VitalCâlin, 100% enzymes

Le VitalCâlin, 100 % d'enzymes

Box about VitalCâlin :

Suzanne Dionne - food technologist and president of Aliments Massawippi - was very concerned that babies and the elderly are two groups of people whose bodies do not produce enough enzymes for optimal digestion and assimilation. She therefore developed VitalCâlin, an unsalted enzyme culture, developed on organic Arborio rice, which can be added to baby food, smoothies, desserts, fruit salads, breakfast cereals, dairy products, salads, soy, almond or rice beverages... In fact, it is a fermented rice flour that can be sprinkled everywhere, avoiding cooking or boiling.

Its taste is naturally slightly sweet. It is of great interest because it is highly alkalizing and very rich in a wide variety of enzymes: scientists have identified no fewer than sixty enzymes that are involved in all stages of digestion, complementing the enzymes produced by the body.

Without enzymes, life would not exist. They are essential to the digestive process. It is known that it is only from the age of 1 that a child will develop the amylase necessary for digesting the starch contained in cereals. It has also been shown that the saliva of a young adult is 30 times more concentrated in enzymes than that of a person over 65. In addition to the question of age, all the possible causes of digestive system dysfunction (illness, antibiotic use, colic, colitis, acidity, stress, Crohn's disease, candidiasis, etc.) will have an impact on the availability and action of enzymes.

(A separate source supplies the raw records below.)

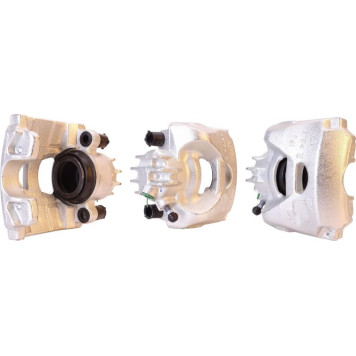 Bremssattel 83-2291 Bremssattel 83-2291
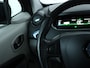 Renault Zoe Q210 Quickcharge 22 kWh (ex Accu) Airco Navi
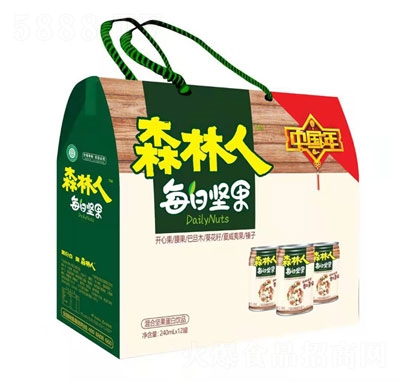 ɭ����ÿ�Ո�(ji��n)����ψ�(ji��n)���������240mlX12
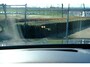 BMW 7-Serie 740e iPerformance M-sport Aut. Pano|Individual Leder|HUD|Harman/Kardon|Enz!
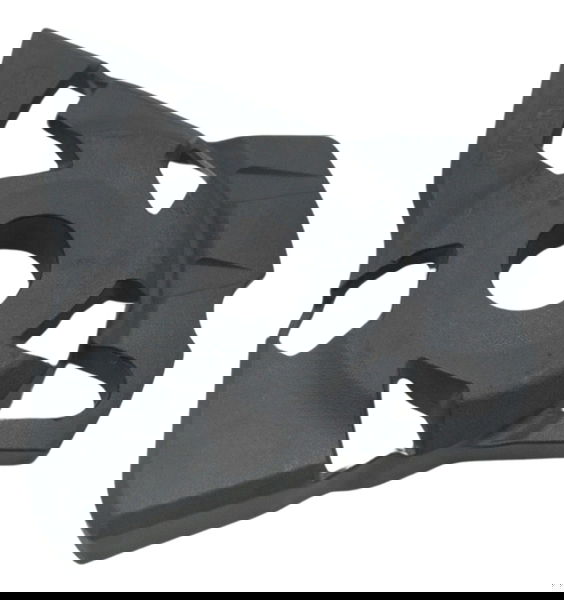 Acabamento Tampa Pinhão Kawasaki Z 1000 15-22 Original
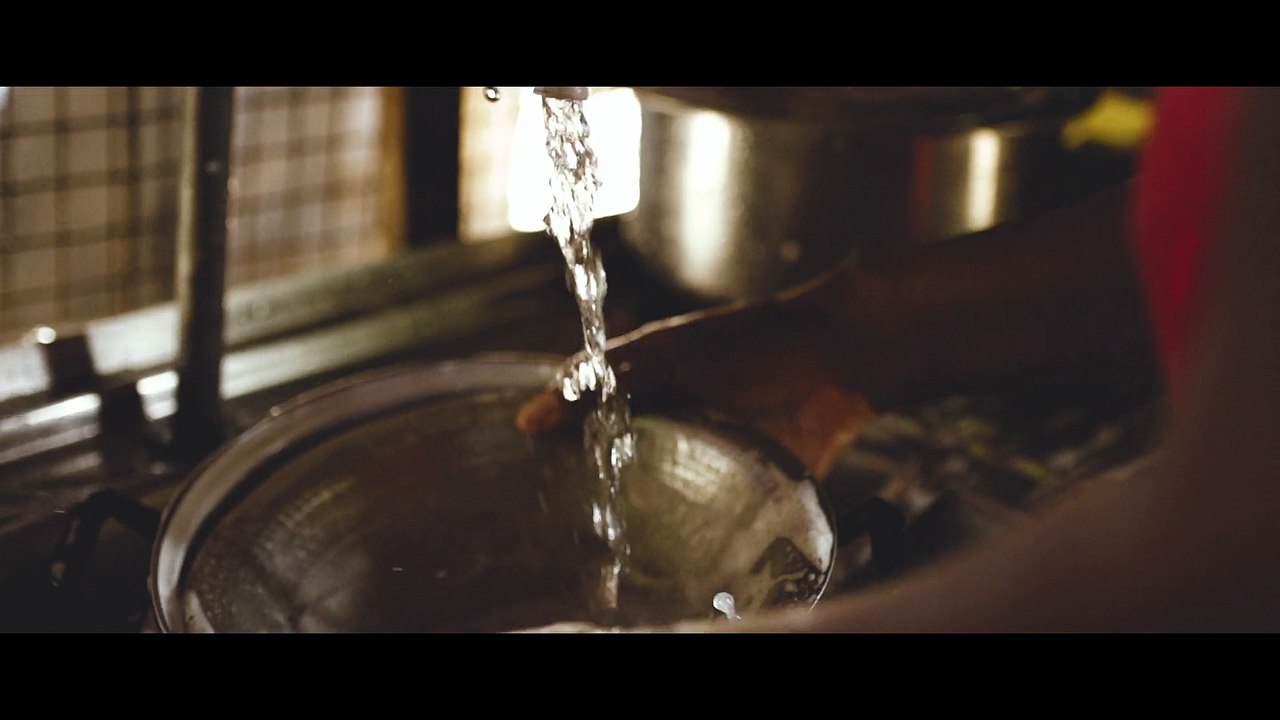 TRVL.com World-wide Commercial 2017(000029.885-000100.254)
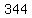 344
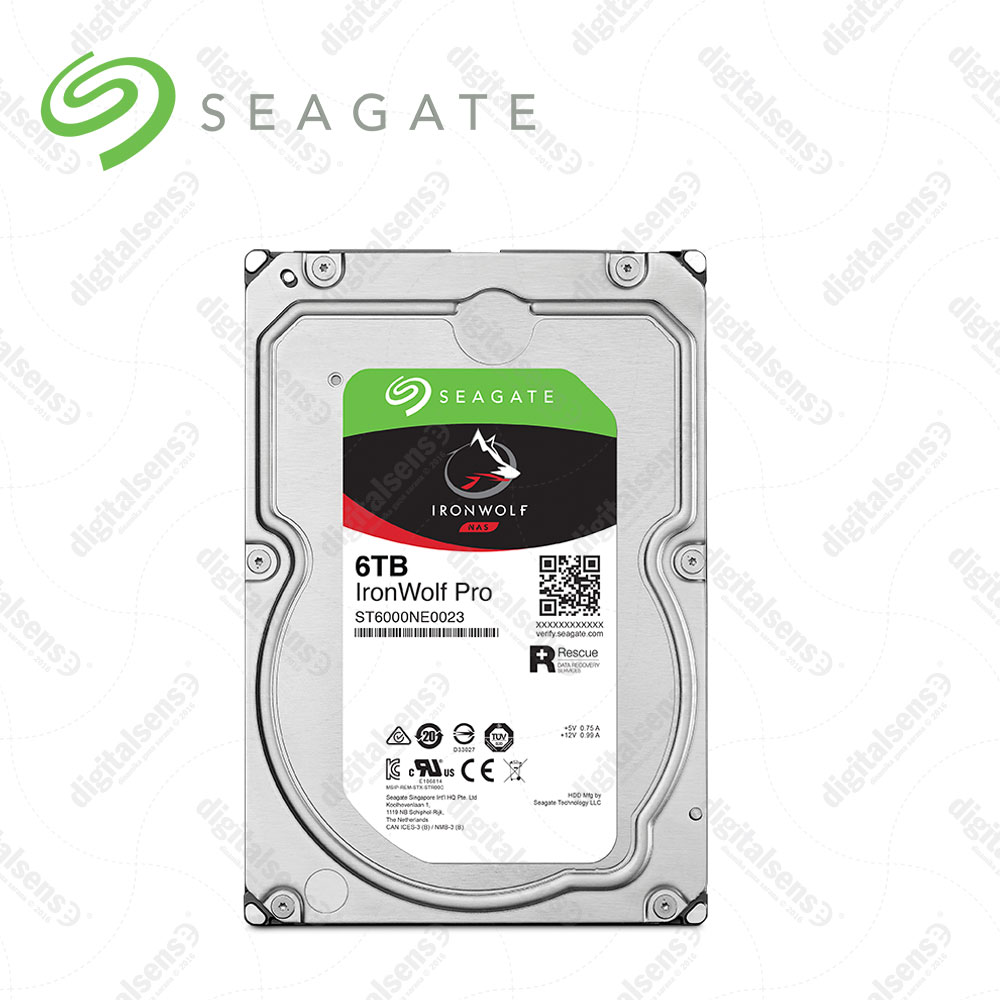 IronWolf-Pro-6TB-c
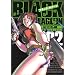 BLACK LAGOON�i�u���b�N�E���O�[���j�R�~�b�N���X�g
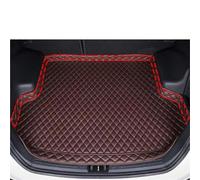 Maletero Coche Antisuciedad para Leapmotor B10 2025 2026 2027 Cojín Almacenamiento Carga Alfombra Protectora Maletero(High Edge8)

In addition to being alkalizing and helping digestion and the assimilation of nutrients, VitalCâlin is detoxifying, inhibits toxins and alleviates digestive disorders (constipation, flatulence, colitis, colic, acidity, gastric reflux, irritable colon, etc.)

Offering an enzymatic power comparable to that of miso, VitalCâlin can also be used as a fermentation agent in the preparation of cheese (fauxmage) and vegan yogurt (other recipes in the bookzines Vive 1 and 2). Finally, through her trials and experiments, Suzanne reinvented the chocolate-hazelnut spread which she had fun renaming "Vitella"!

Recipes associated with VitalCâlin

Vegan Cashew Cheese

Soak 2 cups of cashews in water overnight. Drain the nuts and discard the water. Pour into a blender. Add 1/2 cup of water and 2 tbsp. of VitalCâlin. Blend until smooth.

Place in a saucepan or deep dish and cover with a lid or a damp cloth. Place in the oven with the light on and let ferment for 16 hours. Stir 2 or 3 times during fermentation. Eaten "plain" but, depending on taste, you can add olives, dried tomatoes, pesto or other flavorings (onion powder, garlic powder, nutritional yeast, lemon, herbs, pepper, turmeric, paprika, chili, etc.). Keeps for about 10 to 15 days.

Vegan and Living Grain Yogurt Cook one cup of rice (barley, kamut, quinoa, etc.) in 2 cups of water; let cool. In a saucepan or large covered dish, add 1/4 to 1/3 cup of VitalCâlin per cup of cooked rice and mix well.
Place in the oven and turn on the light (32ºC) or in a yogurt maker (Tº between 30 and 40ºC); let ferment for 8 to 12 hours; stir every 4 hours. To flavor, add maple syrup, vanilla, chocolate, pureed, grated or dried fruit, applesauce, a spread, cereal, Matcha green tea, etc. For a creamier yogurt, blend it.

Keeps in the refrigerator for about 1 month.

Vitella: Hazelnut spread and VitalCâlin, a kind of living Nutella!

1 1/2 cups live cereal yogurt
3/4 cup chocolate melted in a double boiler
1 jar of 500g hazelnut butter
Place the vegan yogurt in a blender and add the melted chocolate. Start the blender and gradually add the hazelnut butter until smooth.

Additional notes to the yogurt recipe:

• As fermentation progresses, and thanks to the enzymes, the texture of the yogurt becomes increasingly creamy, so that in the end, only a few small grains of the original cereal remain.
• If you add more VitalCâlin, the yogurt will taste stronger and be less creamy.
• You can make a plant-based milk, like "amasake," by adding 2 to 3 cups of water per cup of yogurt, after fermentation. Blend.